━━ TRECHO SELECIONADO

Casos de jovem e de jogador da várzea de Sto.André ainda não foram concluídos

O adolescente Luan Gabriel Nogueira de Souza, 14 anos, foi atingido por disparo de um PM (Policial Militar) enquanto passava por uma viela para ir ao mercado no Parque João Ramalho, em Santo André, em novembro do ano passado. José Erlanio Freires Alves, 36, que jogava futebol na várzea andreense, foi morto em janeiro de 2016. Ele estava a caminho do trabalho, no Jardim das Maravilhas, quando foi atingido por disparos de PMs que atuavam em perseguição. Os casos ainda não foram concluídos.

A mãe de Luan, a cozinheira Maria Medina Costa Ribeiro, 43, espera que a justiça seja feita. “A tristeza nunca passa. Estamos lutando para fazer justiça. Agora está nas mãos de Deus. Durante este tempo, eu ainda não aceito o que aconteceu, parece que estou vivendo um pesadelo e que meu filho ainda vai entrar pela porta. Espero que o caso seja concluído em breve”, diz.

Luan caminhava pela viela em direção a um mercado para comprar pacote de bolachas, de acordo com a família e de amigos, quando foi alvejado. Ele teria parado para conversar com grupo de jovens que estava no local. Os policiais alegaram que, após receberem denúncia de uma moto roubada do pátio municipal da cidade, se dirigiram até a viela e foram recebidos com disparos de arma de fogo. Em depoimento, entretanto, o PM que atingiu o garoto admitiu que Luan não estava armado.

Já José Erlanio deixou mulher e três filhos. Ele ia encontrar um amigo, a pé, para pegar carona para o trabalho em Diadema, quando foi atingido por tiros que também mataram um ladrão. Na época, o policial envolvido alegou que não o viu no momento dos disparos, que aconteceram em meio a uma perseguição.

Questionada sobre os dois casos, a SSP (Secretaria de Segurança Pública) do Estado afirmou que a morte de José Erlanio Freires Alves é investigada por meio de inquérito policial instaurado pelo 2º DP (Camilópolis), encaminhado ao Fórum com dilação de prazo. “O policial envolvido foi transferido para Campinas e também responde a IPM (Inquérito Policial Militar) que foi apresentado à Justiça Militar em 11 de janeiro deste ano”, informou em nota.

Sobre a morte de Luan, o inquérito foi relatado em maio e encaminhado ao Fórum com o indiciamento de um policial militar por homicídio culposo (quando não há intenção de matar). O agente de segurança está afastado das atividades operacionais.

━━━━
━━ DADOS SELECIONADOS

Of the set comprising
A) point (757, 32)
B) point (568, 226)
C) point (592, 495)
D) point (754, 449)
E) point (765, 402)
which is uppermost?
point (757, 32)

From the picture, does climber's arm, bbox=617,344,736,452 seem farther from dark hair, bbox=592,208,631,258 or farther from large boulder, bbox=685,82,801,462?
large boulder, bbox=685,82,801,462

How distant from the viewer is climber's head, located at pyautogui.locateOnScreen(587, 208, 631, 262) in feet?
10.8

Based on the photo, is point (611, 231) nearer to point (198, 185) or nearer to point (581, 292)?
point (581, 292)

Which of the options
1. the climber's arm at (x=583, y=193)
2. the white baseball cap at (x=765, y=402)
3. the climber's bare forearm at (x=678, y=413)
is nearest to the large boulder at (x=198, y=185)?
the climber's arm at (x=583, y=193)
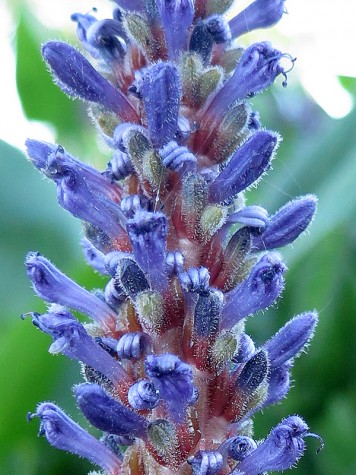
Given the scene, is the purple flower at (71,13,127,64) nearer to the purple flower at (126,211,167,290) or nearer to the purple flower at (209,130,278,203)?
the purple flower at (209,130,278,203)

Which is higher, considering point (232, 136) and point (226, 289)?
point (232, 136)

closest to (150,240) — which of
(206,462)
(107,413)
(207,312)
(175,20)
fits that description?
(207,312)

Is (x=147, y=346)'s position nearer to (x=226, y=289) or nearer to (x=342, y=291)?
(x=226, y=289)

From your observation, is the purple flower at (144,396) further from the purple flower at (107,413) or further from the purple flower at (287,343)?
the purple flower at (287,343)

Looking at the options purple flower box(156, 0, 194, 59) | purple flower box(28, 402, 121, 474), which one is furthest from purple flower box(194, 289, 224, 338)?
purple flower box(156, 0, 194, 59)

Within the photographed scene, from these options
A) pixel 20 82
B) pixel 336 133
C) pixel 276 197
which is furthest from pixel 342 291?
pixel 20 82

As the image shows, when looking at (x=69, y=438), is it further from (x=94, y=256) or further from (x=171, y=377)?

━━━━
━━ DADOS SELECIONADOS

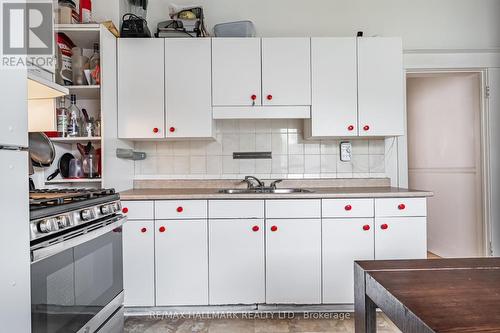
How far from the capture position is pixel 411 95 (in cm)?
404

━━━━

- PROBLEMAS PARA RESOLVER
a: Reescreva de forma mais breve o parágrafo do trecho selecionado que começa com "Luan caminhava pela viela". Mantenha seus fatos principais.
b: Prossiga o trecho selecionado a partir da última frase apresentada.

- RESPOSTAS EM ORDEM
a: Segundo a família e amigos, Luan seguia pela viela até um mercado para comprar bolachas e teria parado para conversar com um grupo de jovens quando foi baleado. Os policiais alegaram que foram ao local após denúncia de uma moto roubada do pátio municipal e que foram recebidos a tiros. Em depoimento, porém, o PM que atingiu o garoto admitiu que Luan não estava armado.

b:
Grande ABC contabilizou quatro militares mortos

De acordo com a PM (Polícia Militar), durante o ano passado foram quatro policiais mortos na região, sendo que todos eles estavam de folga. Neste ano, já foram cinco mortos, nas mesmas condições. Desde 2014, apenas um agente da corporação foi assassinado durante o serviço entre as sete cidades.

A professora de Políticas Públicas da UFABC (Universidade Federal do ABC) Alessandra Teixeira destaca que o número é indicador de ineficiência policial. “Isso demonstra que (o agente de segurança) não está lidando com confronto, mas com estratégias como extermino ou execução sumaria. É claro que depende de cada ocorrência, mas são números alarmantes em comparação com as vítimas”, diz.

Em nota, a PM reconheceu apenas 45 casos de morte decorrentes de intervenção policial na região no ano passado. “Sempre que há o resultado letal, decorrente do confronto armado, é instaurado inquérito policial militar, que invariavelmente é remetido à Justiça, não obstante são feitos trabalhos para o restabelecimento psicoemocional ao policial através do PAAPM (Programa de Acompanhamento e Apoio ao Policial Militar). A maioria dos confrontos deriva de abordagens e do acompanhamento nos casos de roubos”, observa a corporação.

Segundo a PM, o crescimento no número de abordagens policiais aliado a melhor distribuição do policiamento, conforme os dias, horários e locais de incidência da criminalidade, aumenta a probabilidade de surpreender o infrator na prática criminosa ou logo após praticá-la. “A tônica da Polícia Militar é a de prender o infrator da lei e o resultado morte é sempre indesejado”, afirma.